On the Urgency of Decolonizing Hong Kong's Education System
Hong Kong education still fosters what psychologists term a 'colonial mentality': a sense of deficiency compared to anything Western.
"The more English you know, the more superior you are, this concept is rooted in my heart, possibly in other local people's mindset as well...The content of education focuses more on the West and touches little about the Third World and southeast Asia. The Western-centered education, also the superior status of English, is a result of the colonized history."
This searing admission from a local Hong Kong university student lays bare the lingering colonial mentality that still pervades the city over two decades after the supposed handover to China. Despite the grandeur of the 1997 ceremony, Hong Kong remains a prisoner of its colonial past, trapped in a education system and social milieu that elevates Western cultural imperialism as the epitome of progress.
The student's testimony reveals how generations of Hong Kongers have been inculcated with the insidious notion that command of the English language is a marker of superiority. This saddening premise does not merely undermine Chinese linguistic confidence, it strikes at the heart of Hong Kong's own cultural identity and self-worth. It is a mental schema borrowed from former British rulers who employed such ranking not just to ease their governance, but to cement an ideology of Western supremacy.
By design, Hong Kong's education system orients its youths toward the West while systematically disconnecting them from regional contexts. Students emerge with comprehensive knowledge of European history and scant understanding of Southeast Asia, the very region which birthed the Hongkonger diasporas over centuries of migration. This colonial chip on the cultural CPU mirrors the stunted geographic imagination imposed upon colonized minds the world over.

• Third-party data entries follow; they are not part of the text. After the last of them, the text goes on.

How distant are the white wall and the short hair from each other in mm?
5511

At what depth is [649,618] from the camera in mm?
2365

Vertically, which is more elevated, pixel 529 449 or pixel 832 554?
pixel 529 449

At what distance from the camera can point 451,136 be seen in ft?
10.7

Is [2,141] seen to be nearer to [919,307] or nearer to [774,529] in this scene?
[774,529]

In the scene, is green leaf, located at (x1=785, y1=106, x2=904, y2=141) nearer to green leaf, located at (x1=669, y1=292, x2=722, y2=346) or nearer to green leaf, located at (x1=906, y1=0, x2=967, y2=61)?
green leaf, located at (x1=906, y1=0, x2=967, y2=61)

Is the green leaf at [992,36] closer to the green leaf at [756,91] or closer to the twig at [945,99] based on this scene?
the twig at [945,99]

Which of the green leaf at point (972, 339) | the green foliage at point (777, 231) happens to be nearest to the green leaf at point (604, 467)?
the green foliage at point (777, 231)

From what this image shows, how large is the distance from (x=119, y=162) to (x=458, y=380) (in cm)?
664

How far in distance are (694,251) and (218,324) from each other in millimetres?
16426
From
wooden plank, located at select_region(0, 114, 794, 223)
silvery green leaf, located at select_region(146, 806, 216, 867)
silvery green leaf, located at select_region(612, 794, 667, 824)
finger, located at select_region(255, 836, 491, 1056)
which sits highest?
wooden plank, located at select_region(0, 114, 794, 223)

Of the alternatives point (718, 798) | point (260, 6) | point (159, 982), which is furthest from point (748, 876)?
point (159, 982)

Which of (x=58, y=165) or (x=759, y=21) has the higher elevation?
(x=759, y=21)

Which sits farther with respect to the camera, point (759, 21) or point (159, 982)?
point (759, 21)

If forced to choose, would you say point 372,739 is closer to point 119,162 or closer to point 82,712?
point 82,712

Decolonization must begin by amending these mental schemas that reduce Hong Kong’s history to a peripheral Western outpost, shorn of authenticity and indigenous consciousness. A wholesale curriculum overhaul is required, one that de-centers Eurocentric perspectives and uplifts Hong Kong's historical attachment to the Pacific maritime civilizations that flourished before European contact. Classes must chronicle the millennia of Chinese administrative and cultural roots in the region, as well as the territory's symbiotic relationship with southern Chinese cultures and traditional Lingnan identity.
In stark contrast to its current Anglocentric biases, a decolonized education system would immerse students in Cantonese linguistic roots, regional histories, and anthropologies of Southeast Asian, West Asian, African and South American peoples. The objective is not only the reversal of colonial hierarchies, but the grounding of Hong Kong's identity in a sphere of complex societies too often obscured and neglected under the dominance and centrality of the White European identity.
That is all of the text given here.